Re: [PATCH] 2.5.72 O(1) interactivity bugfix

Mike Galbraith (efault@gmx.de)
Thu, 19 Jun 2003 10:51:32 +0200


At 05:33 PM 6/19/2003 +1000, Nick Piggin wrote:
>Mike Galbraith wrote:
>
>>At 11:12 AM 6/19/2003 +1000, Con Kolivas wrote:
>>
>>>On Thu, 19 Jun 2003 10:47, Andreas Boman wrote:
>>> > On Wed, 2003-06-18 at 19:38, Con Kolivas wrote:
>>> > >
>>> > > I had another look at 2.5 and noticed the max sleep avg is set to 10
>>> > > seconds instead of 2 seconds in 2.4. This could make a _big_ difference
>>> > > to new forked tasks if they all start out penalised as most
>>> > > non-interactive. It can take 5 times longer before they get the balance
>>> > > right. Can you try with this set to 2 or even 1 second on 2.5?
>>> >
>>> > Ahh, thanks Con, setting MAX_SLEEP_AVG to 2 *almost* removes all xmms
>>> > skipping here, a song *may* skip during desktop switches sometime during
>>> > the first 5 sec or so of playback IFF make -j20 is running. On a mostly
>>> > idle box (well LoadAvg 3 or so is mostly idle isnt it? ;) desktop
>>> > switching doesnt cause skips anymore 8)
>>>
>>>That's nice; a MAX_SLEEP_AVG of 1 second will shorten that 5 seconds to half
>>>that as well. What you describe makes perfect sense given that achieving a
>>>balance is an exponential function where the MSA is the time constant.
>>
>>
>>However, that will also send X and friends go off to the expired array
>>_very_ quickly. This will certainly destroy interactive feel under load
>>because your desktop can/will go away for seconds at a time. Try to drag
>>a window while a make -j10 is running, and it'll get choppy as
>>heck.
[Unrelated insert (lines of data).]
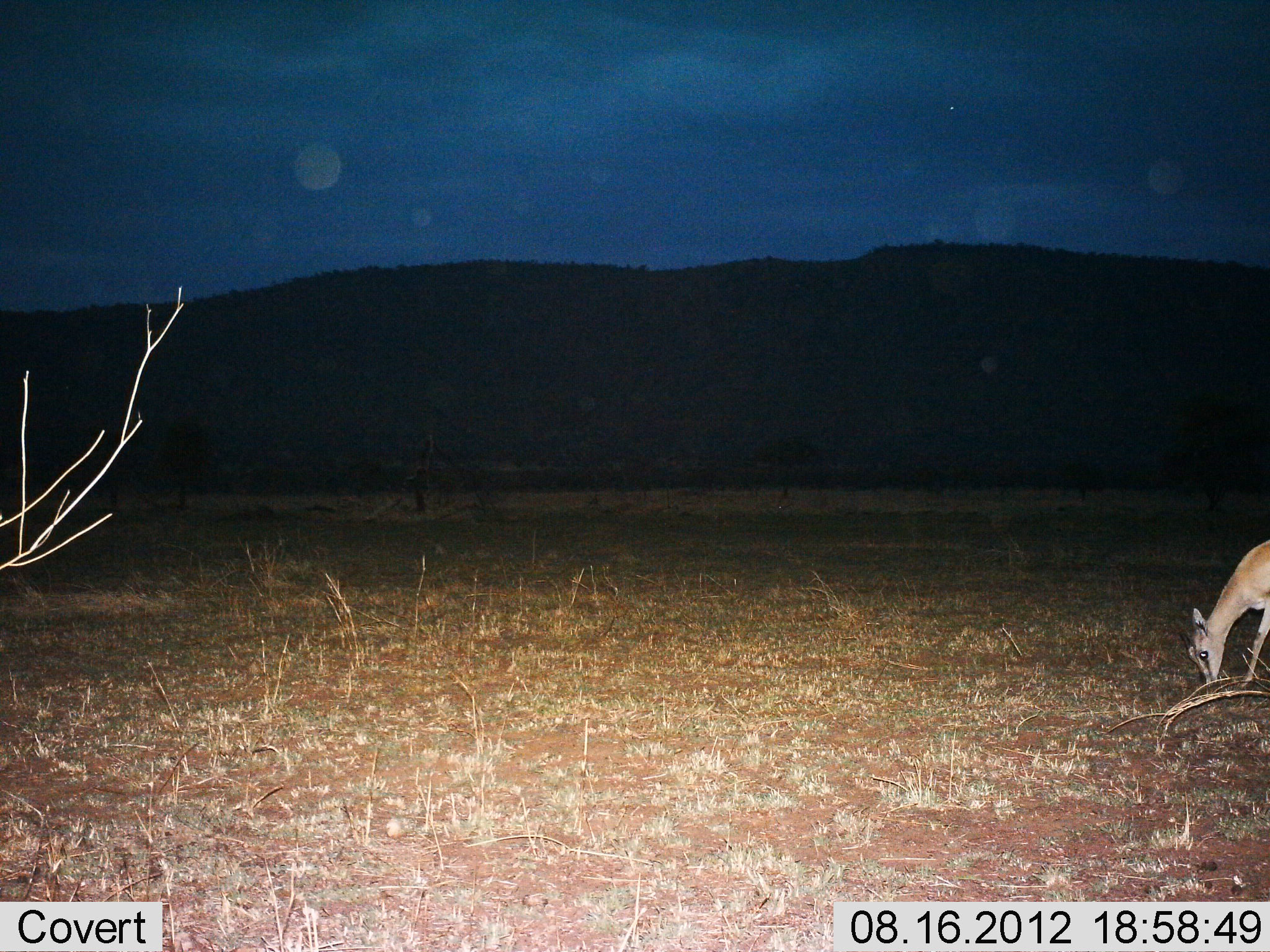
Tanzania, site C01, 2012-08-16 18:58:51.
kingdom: Animalia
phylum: Chordata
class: Mammalia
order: Artiodactyla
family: Bovidae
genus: Eudorcas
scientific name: Eudorcas thomsonii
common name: thomson's gazelle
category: gazellethomsons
Gazellethomsons (thomson's gazelle) (Eudorcas thomsonii), count 1. Behavior (volunteer vote fractions): standing 10%, resting 0%, moving 0%, interacting 0%. Young present (vote fraction): 20%. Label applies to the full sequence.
AFAIKT, anything that you do to increase concurrency in a global
>>manner is _going_ to have the side effect of damaging interactive feel to
>>some extent. The one and only source of desktop responsiveness is the
>>large repository of cpu ticks a task is allowed to save up for a rainy day.
>>
>>What I would love to figure out is a way to reintroduce back-boost
>>without it having global impact. I think hogging the cpu is absolutely
>>_wonderful_ when the hogs are the tasks I'm interacting
>>with. Unfortunately, there seems to be no way to determine whether a
>>human is intimately involved or not other than to specifically tell the
>>scheduler this via renice.
>
>
>Could certian drivers or subsystems say they are interactive and
>provide some input to the scheduler that way? Reads from input
>devices for example could increase a processes "interactivity" a
>lot, while writes to console or ... no, everything gets multiplexed
>through X, doesn't it...

The mouse and keyboard are wonderful candidates for this... there's always
a human connected. It's too bad there's no way to tell if a human is
staring at the display. If I'm mesmerized by xmms gl eye-candy, it's a
highly interactive cpu hog.

>The backboost was quite a good idea. I didn't follow it closely
>but what if you impemented the above idea, which increased
>an "interactiveness" number, then X clients could simply have
>their interactiveness value boosted by X?

Sounds good. What I'm trying within the current framework is to let tasks
which are extremely light weight (and not kernel threads) do
backboost. Dunno if anything good will come out of it.

>Am I rambling? ;)

IMHO, the more people who ruminate/ramble on this very hard subject the better.